WERKINSTRUCTIE
Schrijf een deel van de leestekst over de NOW 1-subsidie letterlijk over. Begin bij de woorden "De definitieve NOW" en stop na "in het gelijk.".

LEESTEKST
------------------------------------

De definitieve NOW 1-subsidie van BV X werd vastgesteld op € 1.429. Zij moest van het ontvangen voorschot € 11.528 terugbetalen in verband met de dalende loonsom. BV X ging in beroep en stelde dat de korting door een dalende loonsom niet terecht was omdat twee personeelsleden op eigen initiatief waren vertrokken. Rechtbank Limburg stelde BV X in het gelijk.

De daling van de loonsommen bij BV X over de maanden maart tot en met mei 2020 was te wijten aan het beëindigen van een dienstverband per 1 maart 2020 (opzegging op verzoek van de werknemer) en per 1 mei 2020 (niet-verlengen tijdelijk contract met wederzijds goedvinden). De eerste beëindiging vond plaats voor de bekendmaking van de NOW-1 en was daarmee niet coronagerelateerd. Bij de definitieve subsidievaststelling van BV X werd de volledige loonsom van de vertrokken werknemers in mindering gebracht zonder dat rekening werd gehouden met het omzetverlies. Omdat in het voorschotbedrag de loonsom wel met het percentage omzetverlies was vermenigvuldigd, moest er per saldo meer subsidie over deze loonsom worden terugbetaald dan in het voorschot aan subsidie was opgenomen. Dit was volgens de Rechtbank in dit geval in strijd met het evenredigheidsbeginsel. Hoewel de NOW dat strikt genomen niet toeliet, bestond volgens de Rechtbank in dit geval toch de ruimte om het loon van de per 1 maart 2020 vertrokken werknemer te betrekken bij het bepalen van de referentie-loonsom. Omdat het vertrek van deze werknemer niet coronagerelateerd was, was een negatieve prikkel niet op zijn plaats. De Rechtbank verklaarde het beroep van BV X gegrond en droeg het UWV op een nieuwe beslissing te nemen.

------------------------------------

VERZAMELD MATERIAAL
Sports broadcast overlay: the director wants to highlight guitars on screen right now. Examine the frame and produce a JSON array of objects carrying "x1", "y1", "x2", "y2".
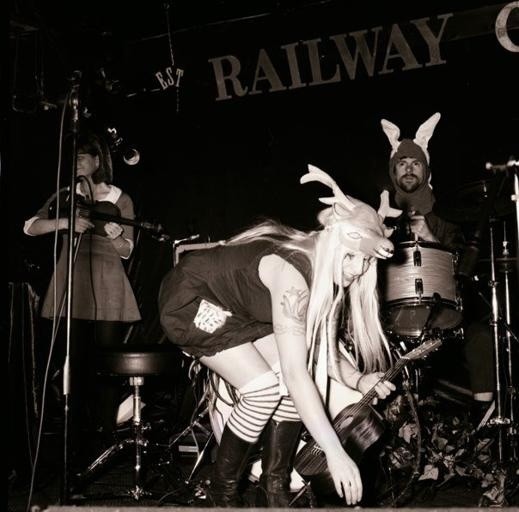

------------------------------------

VERWACHTE UITVOER
De definitieve NOW 1-subsidie van BV X werd vastgesteld op € 1.429. Zij moest van het ontvangen voorschot € 11.528 terugbetalen in verband met de dalende loonsom. BV X ging in beroep en stelde dat de korting door een dalende loonsom niet terecht was omdat twee personeelsleden op eigen initiatief waren vertrokken. Rechtbank Limburg stelde BV X in het gelijk.